The role of the employer in pension scheme governance
11 August 2014
We are grateful to Plansponsor for the following report:
As auto enrolment has changed the landscape of UK pension provision beyond recognition, a familiar refrain has repeated itself from certain quarters – the call for one regulator to rule them all.
It doesn’t look as though this will be coming anytime soon, so in the meantime we are left with two watchdogs managing the two different types of pensions that dominate DC pensions, with the Pensions Regulator overseeing trustee run arrangements and the Financial Conduct Authority (FCA) responsible for contract based schemes.
And the spotlight has fallen on contract-based schemes, where insurance firms manage the plans on behalf of employers, and how they can improve standards. The solution, put forward by the FCA, has been to call for independent governance committees (IGCs) and this week the watchdog launched a consultation on what these should look like.
So what exactly has the FCA proposed? What do providers make of the proposals? Could this prove an unnecessary burden on providers? And who will step into the breach if these types of arrangements prove unworkable?
The FCA’s IGCproposals are that the bodies must:
• act in the interests of relevant policyholders
• assess the value for money of the firm’s workplace personal pension schemes
• where the IGC finds problems with value for money, to raise concerns (as it sees fit) with
the firm’s board
• escalate concerns to the FCA, alert relevant scheme members and employers, and make
its concerns public, and
• to produce an annual report of its findings.
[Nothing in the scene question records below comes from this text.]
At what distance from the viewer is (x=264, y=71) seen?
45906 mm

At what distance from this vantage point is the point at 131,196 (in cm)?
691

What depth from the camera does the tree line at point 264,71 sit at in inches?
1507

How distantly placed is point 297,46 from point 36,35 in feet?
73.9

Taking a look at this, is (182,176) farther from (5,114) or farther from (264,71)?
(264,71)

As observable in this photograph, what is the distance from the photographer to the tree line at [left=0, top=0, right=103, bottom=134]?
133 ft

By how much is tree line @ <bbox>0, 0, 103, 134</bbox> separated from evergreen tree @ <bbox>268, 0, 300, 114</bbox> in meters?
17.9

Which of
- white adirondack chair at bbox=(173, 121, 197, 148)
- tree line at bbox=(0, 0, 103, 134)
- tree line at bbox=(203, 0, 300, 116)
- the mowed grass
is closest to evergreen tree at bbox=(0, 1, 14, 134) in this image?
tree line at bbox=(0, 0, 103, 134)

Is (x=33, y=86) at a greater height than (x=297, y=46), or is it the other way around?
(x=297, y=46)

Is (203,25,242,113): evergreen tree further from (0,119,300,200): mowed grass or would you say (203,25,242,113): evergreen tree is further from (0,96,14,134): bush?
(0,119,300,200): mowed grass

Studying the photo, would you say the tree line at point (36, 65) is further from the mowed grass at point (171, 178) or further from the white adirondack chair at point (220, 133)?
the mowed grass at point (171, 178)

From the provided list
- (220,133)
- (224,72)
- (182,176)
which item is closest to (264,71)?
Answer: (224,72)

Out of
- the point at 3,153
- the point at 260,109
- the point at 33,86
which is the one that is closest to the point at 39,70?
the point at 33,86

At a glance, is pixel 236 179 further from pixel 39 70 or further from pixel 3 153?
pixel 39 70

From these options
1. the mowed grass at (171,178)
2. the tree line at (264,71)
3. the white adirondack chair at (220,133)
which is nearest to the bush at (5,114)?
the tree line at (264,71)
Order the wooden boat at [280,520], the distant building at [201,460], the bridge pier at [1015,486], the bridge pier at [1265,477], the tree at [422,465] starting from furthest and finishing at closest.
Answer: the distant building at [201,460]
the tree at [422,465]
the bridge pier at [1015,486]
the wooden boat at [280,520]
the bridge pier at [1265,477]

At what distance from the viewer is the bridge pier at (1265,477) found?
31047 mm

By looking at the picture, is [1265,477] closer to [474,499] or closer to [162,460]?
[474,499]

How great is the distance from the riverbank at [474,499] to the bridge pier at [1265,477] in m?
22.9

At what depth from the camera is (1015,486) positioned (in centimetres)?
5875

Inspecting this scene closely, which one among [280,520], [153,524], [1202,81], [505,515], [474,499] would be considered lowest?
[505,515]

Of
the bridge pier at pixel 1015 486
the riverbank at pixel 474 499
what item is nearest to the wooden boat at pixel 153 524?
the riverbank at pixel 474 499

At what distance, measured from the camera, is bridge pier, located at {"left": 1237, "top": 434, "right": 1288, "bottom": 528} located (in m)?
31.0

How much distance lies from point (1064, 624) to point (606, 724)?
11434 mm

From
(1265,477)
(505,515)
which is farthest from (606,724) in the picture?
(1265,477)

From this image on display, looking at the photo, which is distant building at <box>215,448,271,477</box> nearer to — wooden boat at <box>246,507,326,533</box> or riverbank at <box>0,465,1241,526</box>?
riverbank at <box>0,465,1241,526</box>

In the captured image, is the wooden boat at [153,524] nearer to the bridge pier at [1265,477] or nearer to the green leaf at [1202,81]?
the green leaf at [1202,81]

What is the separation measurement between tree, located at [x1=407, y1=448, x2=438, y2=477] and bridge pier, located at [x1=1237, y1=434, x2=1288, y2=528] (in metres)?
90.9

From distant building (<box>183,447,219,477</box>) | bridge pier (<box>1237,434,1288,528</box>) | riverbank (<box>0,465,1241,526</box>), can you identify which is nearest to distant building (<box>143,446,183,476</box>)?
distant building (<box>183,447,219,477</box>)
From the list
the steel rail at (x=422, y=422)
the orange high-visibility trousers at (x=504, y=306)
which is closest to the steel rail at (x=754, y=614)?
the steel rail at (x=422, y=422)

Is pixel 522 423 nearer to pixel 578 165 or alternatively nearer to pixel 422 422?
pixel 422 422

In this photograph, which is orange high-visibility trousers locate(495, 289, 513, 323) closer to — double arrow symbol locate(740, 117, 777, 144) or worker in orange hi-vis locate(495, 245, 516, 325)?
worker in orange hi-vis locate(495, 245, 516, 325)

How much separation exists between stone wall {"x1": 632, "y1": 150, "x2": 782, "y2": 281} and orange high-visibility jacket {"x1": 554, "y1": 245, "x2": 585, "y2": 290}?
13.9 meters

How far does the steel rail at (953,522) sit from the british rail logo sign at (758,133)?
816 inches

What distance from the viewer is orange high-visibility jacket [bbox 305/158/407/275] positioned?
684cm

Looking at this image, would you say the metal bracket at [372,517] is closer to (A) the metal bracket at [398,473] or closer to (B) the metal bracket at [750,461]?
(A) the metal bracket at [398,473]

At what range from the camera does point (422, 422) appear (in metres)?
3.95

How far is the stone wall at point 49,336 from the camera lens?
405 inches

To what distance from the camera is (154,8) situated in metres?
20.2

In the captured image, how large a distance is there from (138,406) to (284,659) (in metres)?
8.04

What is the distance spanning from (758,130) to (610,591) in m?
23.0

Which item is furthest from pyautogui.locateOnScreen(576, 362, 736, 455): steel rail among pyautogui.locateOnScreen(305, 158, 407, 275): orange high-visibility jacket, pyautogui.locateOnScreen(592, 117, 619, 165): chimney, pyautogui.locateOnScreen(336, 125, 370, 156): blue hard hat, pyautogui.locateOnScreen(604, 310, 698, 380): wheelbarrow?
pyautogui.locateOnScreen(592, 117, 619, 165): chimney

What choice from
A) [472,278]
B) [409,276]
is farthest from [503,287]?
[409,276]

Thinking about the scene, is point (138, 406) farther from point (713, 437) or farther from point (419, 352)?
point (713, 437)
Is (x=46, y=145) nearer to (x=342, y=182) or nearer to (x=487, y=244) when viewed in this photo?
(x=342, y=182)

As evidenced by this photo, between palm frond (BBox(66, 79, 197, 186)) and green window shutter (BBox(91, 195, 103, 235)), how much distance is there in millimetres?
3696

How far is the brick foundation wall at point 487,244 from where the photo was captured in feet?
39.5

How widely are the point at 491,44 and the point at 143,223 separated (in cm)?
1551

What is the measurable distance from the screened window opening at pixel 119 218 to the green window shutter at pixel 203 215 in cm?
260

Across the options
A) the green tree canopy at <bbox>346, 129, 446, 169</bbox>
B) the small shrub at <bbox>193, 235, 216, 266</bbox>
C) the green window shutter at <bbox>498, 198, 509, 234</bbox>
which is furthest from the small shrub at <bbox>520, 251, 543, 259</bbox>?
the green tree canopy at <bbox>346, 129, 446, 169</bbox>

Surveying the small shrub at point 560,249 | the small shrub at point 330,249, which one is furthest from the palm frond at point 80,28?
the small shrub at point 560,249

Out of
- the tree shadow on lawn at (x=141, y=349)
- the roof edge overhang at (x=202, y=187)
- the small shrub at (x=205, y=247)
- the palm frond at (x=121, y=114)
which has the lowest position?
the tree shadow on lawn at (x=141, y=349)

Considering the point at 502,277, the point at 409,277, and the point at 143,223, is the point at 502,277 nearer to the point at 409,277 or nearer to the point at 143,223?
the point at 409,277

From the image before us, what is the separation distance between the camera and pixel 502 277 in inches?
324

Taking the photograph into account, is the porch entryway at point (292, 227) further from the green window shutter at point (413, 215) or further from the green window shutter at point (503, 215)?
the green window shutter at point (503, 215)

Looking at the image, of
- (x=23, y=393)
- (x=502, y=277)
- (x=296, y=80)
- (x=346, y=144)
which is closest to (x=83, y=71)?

But the FCA also recommends firms with “smaller and less complex” DC schemes be allowed to establish a Governance Advisory Arrangement (GAA) run by an independent third party.
So that’s what the FCA had to say but what do providers make of the proposals?
A spokesperson for Aviva said: "In the era of automatic enrolment it is essential that customers have confidence in our industry's products and services. We therefore welcome the additional oversight to be provided by the new independent governance committees."
But according to Andrew Power, financial services consulting partner at Deloitte, striking a balance between providing necessary oversight and unnecessary intervention will be crucial.
He says: “The FCA’s proposals will strengthen the governance of workplace personal pension schemes by clearly tasking IGCs to act in the interests of policyholders. The proposed new requirements for IGCs are particularly important in light of automatic enrolment, where employees become contributing personal pension policyholders without having actively chosen to do so. In order to fulfil their responsibilities it will be vital for IGCs to have access to high quality, consistent, understandable management information without imposing an unnecessary burden on pension providers.”
But what of the proposal for GAAs? Are they needed? Who will step into the breach to act as this independent third party?
Richard Butcher, chief executive of PTL Trustees, says: “If put into force as proposed they should significantly improve the outcome members achieve from their workplace personal pension plans. In our dialogue with FCA, amongst a number of ideas, we also proposed the idea of creating a standalone “outsourced” IGC function for smaller insurers. We are extremely pleased this idea has been adopted, now to be known as Governance Advisory Arrangements (or GAAs)."
So whether or not we arrive at a day where there’s one regulator to rule them all it appears greater regulation of contract based schemes through independent governance committees and GAAs is inevitable.